I am sorry that I have not posted anything recently, but I have just returned from Atlanta Georgia where I was an invited guest at a conference sponsored by the American Cancer Society, The Lance Armstrong Foundation and the National Cancer Institute. The conference was a biannual event focused on survivor research.

The sponsors of the conference invited twenty cancer advocates from across the country to participate in the meeting. We were paired up with a research mentor, an active survivor researcher to help us along our way. Along with Alvin Chin (Virginia Prostate Cancer Coalition ) I was matched with Thomas O. Blank, Ph. D., Professor, Director of Graduate Studies Human Development and Family Studies at the University of Connecticut as a mentor. In addition to being a very active and accomplished researcher, Tom is himself a prostate cancer survivor.

What is survivor research? Survivor research looks at everything that affects our lives as cancer survivors. You could say that it evaluates everything that affects us from the very moment we are diagnosed as cancer patients (survivors). The range of issues it looks at cover a myriad of areas including as examples, from the psychosocial effects of being diagnosed with cancer, the effect our lifestyles bear on our subsequent lives to the consequences brought about from our consumption of supplements.

Survivor research also examines our caretakers and their role in the cancer saga. It explores the effects that cancer has on them, our families, our society, and on us.

DATA FOR ANALYSIS
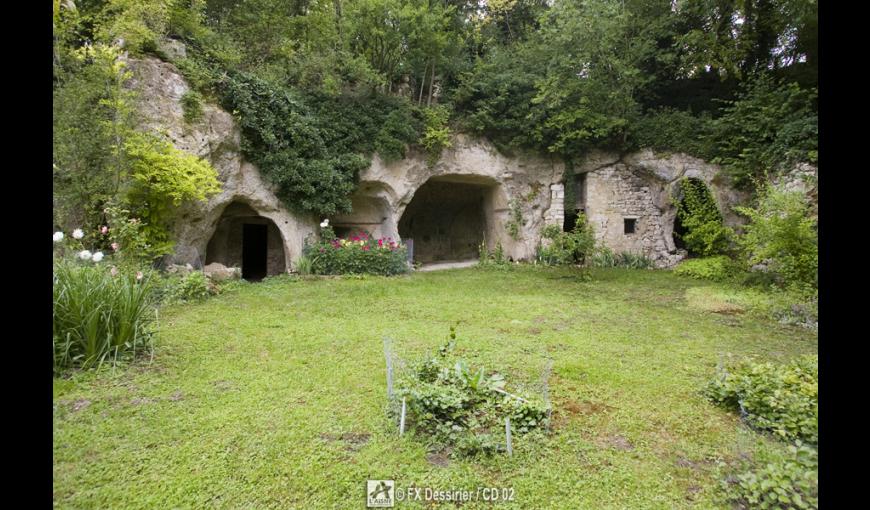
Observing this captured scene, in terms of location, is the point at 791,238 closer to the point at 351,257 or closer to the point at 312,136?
the point at 351,257

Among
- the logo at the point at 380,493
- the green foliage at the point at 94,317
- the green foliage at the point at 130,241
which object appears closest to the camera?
the logo at the point at 380,493

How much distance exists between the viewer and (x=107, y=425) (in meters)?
2.85

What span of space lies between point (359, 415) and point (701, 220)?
1329 centimetres

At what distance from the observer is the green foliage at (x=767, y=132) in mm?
9508

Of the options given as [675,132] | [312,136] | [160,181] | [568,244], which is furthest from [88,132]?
[675,132]

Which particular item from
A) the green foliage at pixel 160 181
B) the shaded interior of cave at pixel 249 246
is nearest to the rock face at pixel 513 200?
the shaded interior of cave at pixel 249 246

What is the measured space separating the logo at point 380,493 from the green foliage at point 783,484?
201cm

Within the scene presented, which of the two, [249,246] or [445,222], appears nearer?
[249,246]

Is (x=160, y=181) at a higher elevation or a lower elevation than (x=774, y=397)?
higher

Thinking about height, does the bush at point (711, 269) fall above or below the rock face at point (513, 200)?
below

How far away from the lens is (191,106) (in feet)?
27.9

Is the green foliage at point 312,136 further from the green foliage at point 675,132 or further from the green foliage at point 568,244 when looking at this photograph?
the green foliage at point 675,132

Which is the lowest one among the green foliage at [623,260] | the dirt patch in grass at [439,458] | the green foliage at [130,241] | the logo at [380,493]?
the logo at [380,493]
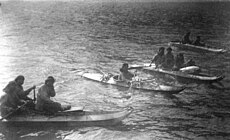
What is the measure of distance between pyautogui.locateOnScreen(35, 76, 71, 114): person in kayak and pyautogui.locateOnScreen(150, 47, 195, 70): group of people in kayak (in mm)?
11708

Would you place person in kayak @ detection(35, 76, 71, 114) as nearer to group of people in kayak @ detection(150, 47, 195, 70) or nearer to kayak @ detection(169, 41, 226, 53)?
group of people in kayak @ detection(150, 47, 195, 70)

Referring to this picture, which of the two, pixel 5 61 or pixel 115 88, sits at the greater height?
pixel 5 61

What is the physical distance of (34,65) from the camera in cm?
2805

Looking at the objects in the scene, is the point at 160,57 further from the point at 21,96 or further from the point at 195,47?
the point at 21,96

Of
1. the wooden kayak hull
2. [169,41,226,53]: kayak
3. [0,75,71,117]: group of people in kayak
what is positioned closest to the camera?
[0,75,71,117]: group of people in kayak

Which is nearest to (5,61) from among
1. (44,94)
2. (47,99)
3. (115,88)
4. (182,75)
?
(115,88)

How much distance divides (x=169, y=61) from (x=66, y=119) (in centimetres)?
1226

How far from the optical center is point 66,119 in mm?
15180

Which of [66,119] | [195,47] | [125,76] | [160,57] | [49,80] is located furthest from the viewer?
[195,47]

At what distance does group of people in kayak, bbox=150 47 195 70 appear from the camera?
24016 millimetres

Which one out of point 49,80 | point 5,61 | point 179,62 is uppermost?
point 5,61

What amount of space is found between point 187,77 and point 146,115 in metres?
7.35

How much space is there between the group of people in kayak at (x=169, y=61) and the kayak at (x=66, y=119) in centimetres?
1000

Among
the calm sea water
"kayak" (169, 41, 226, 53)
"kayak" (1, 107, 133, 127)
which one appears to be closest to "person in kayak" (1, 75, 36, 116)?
"kayak" (1, 107, 133, 127)
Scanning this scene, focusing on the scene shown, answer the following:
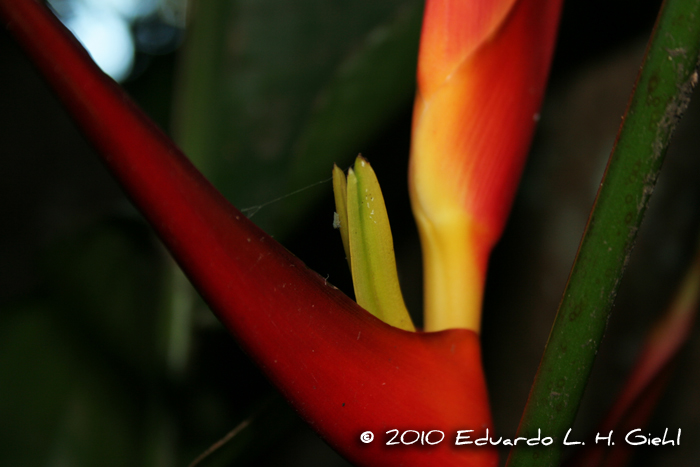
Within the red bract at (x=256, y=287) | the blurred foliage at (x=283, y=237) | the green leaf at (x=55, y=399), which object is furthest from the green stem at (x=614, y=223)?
the green leaf at (x=55, y=399)

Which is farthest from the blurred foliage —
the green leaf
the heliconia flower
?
the heliconia flower

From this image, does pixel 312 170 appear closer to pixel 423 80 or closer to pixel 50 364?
pixel 423 80

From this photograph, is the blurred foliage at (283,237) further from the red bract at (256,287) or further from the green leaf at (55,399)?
the red bract at (256,287)

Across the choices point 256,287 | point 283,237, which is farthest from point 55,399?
point 256,287

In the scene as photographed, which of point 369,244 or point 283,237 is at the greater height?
point 283,237

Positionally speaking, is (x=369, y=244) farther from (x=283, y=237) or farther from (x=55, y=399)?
(x=55, y=399)

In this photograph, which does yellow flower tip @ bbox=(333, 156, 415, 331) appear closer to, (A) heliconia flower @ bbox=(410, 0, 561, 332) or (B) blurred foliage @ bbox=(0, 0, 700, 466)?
(A) heliconia flower @ bbox=(410, 0, 561, 332)

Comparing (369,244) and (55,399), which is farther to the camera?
(55,399)
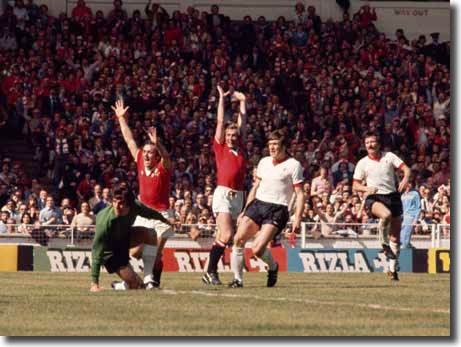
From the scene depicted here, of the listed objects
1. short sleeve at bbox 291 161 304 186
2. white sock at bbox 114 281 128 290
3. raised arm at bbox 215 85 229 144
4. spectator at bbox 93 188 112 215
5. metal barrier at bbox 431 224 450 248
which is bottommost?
metal barrier at bbox 431 224 450 248

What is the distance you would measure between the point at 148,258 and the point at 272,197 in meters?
1.84

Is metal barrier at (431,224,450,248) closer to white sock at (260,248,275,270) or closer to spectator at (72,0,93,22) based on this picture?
white sock at (260,248,275,270)

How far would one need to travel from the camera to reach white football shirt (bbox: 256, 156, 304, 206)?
1647cm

WHAT TO WORK ON
Continue the blog post above about the survivor research conference in Atlanta, starting right after its last sentence and ignoring the lines.

RESPONSE
According to the American Cancer Society in the very near future there will be over 12,000,000 survivors living in the United States! Yes, I said 12 million survivors, this was not a mistype. I do not know what the number will be in the rest of the world, but it is phenomenally large. It is vital that we understand the impacts that cancer has on us and our family. This research is just beginning to answer some of the very basic questions, but we have a long way to go.

Survivor research is different from more traditional cancer research. Traditional cancer research looks at things like the genetic and molecular underpinnings of cancer, the effects of interventions on cancer progression etc. Both traditional and survivor research are vitally important and both need to be supported. Hopefully, in the future, the traditional research will make it so that we no longer will need the survivor research.

I am planning on sharing in future posts a number of very interesting research projects I learned about at the conference.